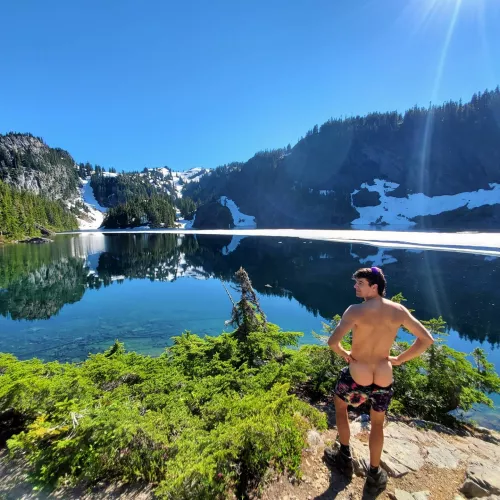 Dreamin of a full moon summer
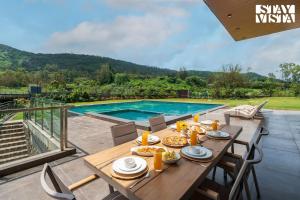 StayVista at The Glen with Private Pool, Jacuzzi & BBQ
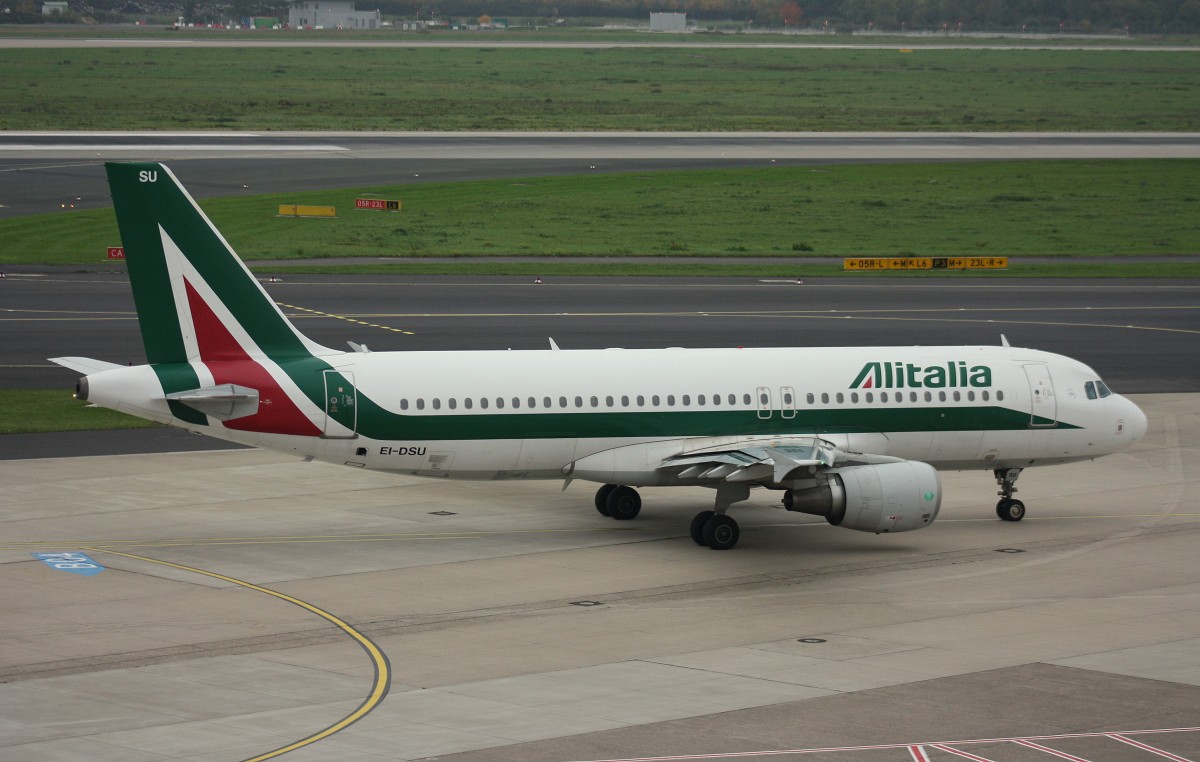 Alitalia, EI-DSU,(C/N 3563),Airbus A 320-216, 24.10.2015,DUS-EDDL, Düsseldorf, Germany 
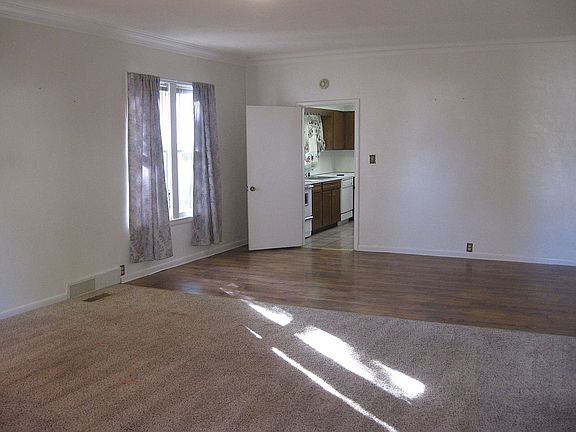 3rd image of 812 Culbertson Ave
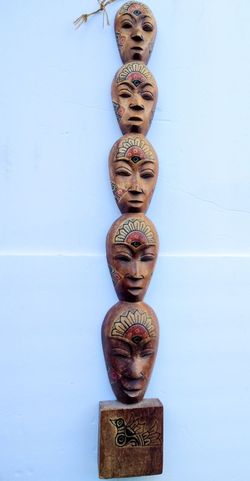 VTG Indonesian  MCM/ Totem Mask ( Hand Carved In Oak Wood)
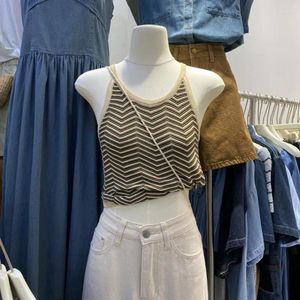 Kvinnors tankar sommar retro halter spaghetti rems reser kvinnor yttre slitage etnisk stil kontrast färg smal passform randig stickad kort topp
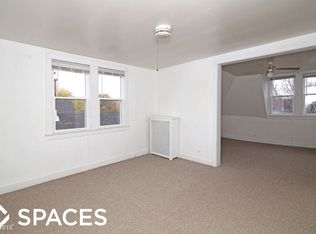 4907 N Janssen Ave APT 3, Chicago, IL 60640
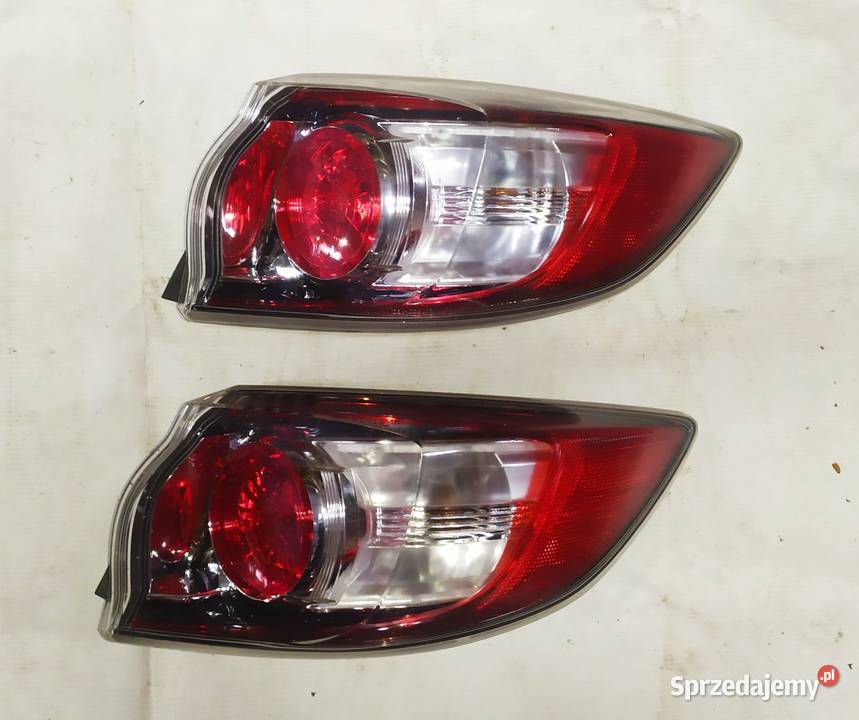 Mazda3 2009 2010 2011 lampa tył prawa na błotnik Wrocław sprzedam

----

= Work task =
Quote every line of the listing above verbatim, leaving the pictures out of your answer.

= Worked solution =
 Dreamin of a full moon summer
 StayVista at The Glen with Private Pool, Jacuzzi & BBQ
 Alitalia, EI-DSU,(C/N 3563),Airbus A 320-216, 24.10.2015,DUS-EDDL, Düsseldorf, Germany 
 3rd image of 812 Culbertson Ave
 VTG Indonesian  MCM/ Totem Mask ( Hand Carved In Oak Wood)
 Kvinnors tankar sommar retro halter spaghetti rems reser kvinnor yttre slitage etnisk stil kontrast färg smal passform randig stickad kort topp
 4907 N Janssen Ave APT 3, Chicago, IL 60640
 Mazda3 2009 2010 2011 lampa tył prawa na błotnik Wrocław sprzedam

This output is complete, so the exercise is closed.